Example on page 15 of chapter 12 CT1 - A French investor, who is taxed at 35% on income, has just purchased 500 shares in a small education company ex-dividend. Dividends are paid annually and the next dividend is due in one month’s time. The last dividend was 8 euros per share and dividends are expected to rise by 4% pa. Calculate the price paid by the investor if the expected yield is 12% pa effective. Solution The investor does not receive the dividend due in one month because the shares are purchased ex-dividend. I understand that for ex-dividends the next dividend is not paid. Shouldn't the present value of the shares in one months time be 500(8 x 1.04^2 x (1-0.35) v^2 + 8 x 1.04^3 x (1-0.35) v ^ 3 +....) instead of 500(8 x 1.04^2 x (1-0.35) v + 8 x 1.04^3 x (1-0.35) v ^ 2 +....) Thanks in advance Bijal
Why would that be true? If the dividend in one months time is not included, and they are payed annually the investor will get the (last) dividend inflated by 2 years and discounted by one year since it will be a year after the dividend which was not payed. = 500*5.2((1.04^2)*v + (1.04^3)*v^2 + ..... = 5.2*500v(1.04^2) [1+(1.04v) + (1.04v)^2 + ...
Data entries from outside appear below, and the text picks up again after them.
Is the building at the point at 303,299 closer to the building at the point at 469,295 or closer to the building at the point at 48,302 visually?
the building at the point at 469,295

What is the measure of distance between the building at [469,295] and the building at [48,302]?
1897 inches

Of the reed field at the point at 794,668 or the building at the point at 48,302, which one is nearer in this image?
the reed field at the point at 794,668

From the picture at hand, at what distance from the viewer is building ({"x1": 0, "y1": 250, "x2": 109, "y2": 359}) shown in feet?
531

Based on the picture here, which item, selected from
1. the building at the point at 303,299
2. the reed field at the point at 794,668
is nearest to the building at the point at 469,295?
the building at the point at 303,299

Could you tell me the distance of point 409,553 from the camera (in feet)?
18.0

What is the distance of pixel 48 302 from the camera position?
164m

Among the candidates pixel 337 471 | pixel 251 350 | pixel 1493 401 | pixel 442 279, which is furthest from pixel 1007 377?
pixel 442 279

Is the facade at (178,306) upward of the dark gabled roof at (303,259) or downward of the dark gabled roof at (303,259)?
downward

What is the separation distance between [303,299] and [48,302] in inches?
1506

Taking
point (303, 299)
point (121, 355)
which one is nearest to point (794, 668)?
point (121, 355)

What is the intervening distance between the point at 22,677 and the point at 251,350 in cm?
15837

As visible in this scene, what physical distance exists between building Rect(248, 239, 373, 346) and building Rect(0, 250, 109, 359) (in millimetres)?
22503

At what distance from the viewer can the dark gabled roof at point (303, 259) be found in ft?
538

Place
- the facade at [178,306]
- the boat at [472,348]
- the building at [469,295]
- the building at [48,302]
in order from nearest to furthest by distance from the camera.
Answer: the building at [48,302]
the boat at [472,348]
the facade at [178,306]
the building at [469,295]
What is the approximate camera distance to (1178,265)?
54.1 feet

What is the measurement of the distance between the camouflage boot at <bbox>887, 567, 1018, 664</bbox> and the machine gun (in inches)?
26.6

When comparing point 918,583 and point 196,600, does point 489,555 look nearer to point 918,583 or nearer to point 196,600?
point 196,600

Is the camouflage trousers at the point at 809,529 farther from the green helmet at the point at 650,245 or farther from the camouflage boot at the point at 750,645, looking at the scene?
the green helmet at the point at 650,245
On the same example, how does 500V^1/12(8 x 1.04^2 x 0.65v + 8 x 1.04^3 x 0.65v^2 +...) simplify to 500v^1/12[(8 x 1.04^2 x 0.65v)/1-1.04v)]? At first I thought it was by geometric progression formula but there isn't a minus sign on the top line so it can't be that. How do you get that? I understand how to work out the answer using annuities though.
If the first term sums to infinity, there is the standard GP "sum to infinity" formula. a/(1-r); |r|< 1
The last dividend was €8 and so next dividend (which is due in one month's time) is €8×1.04, which the investor doesn't receive due to ex-dividend. So, the first dividend which the investor will receive should be €8×1.04². Hope this helps.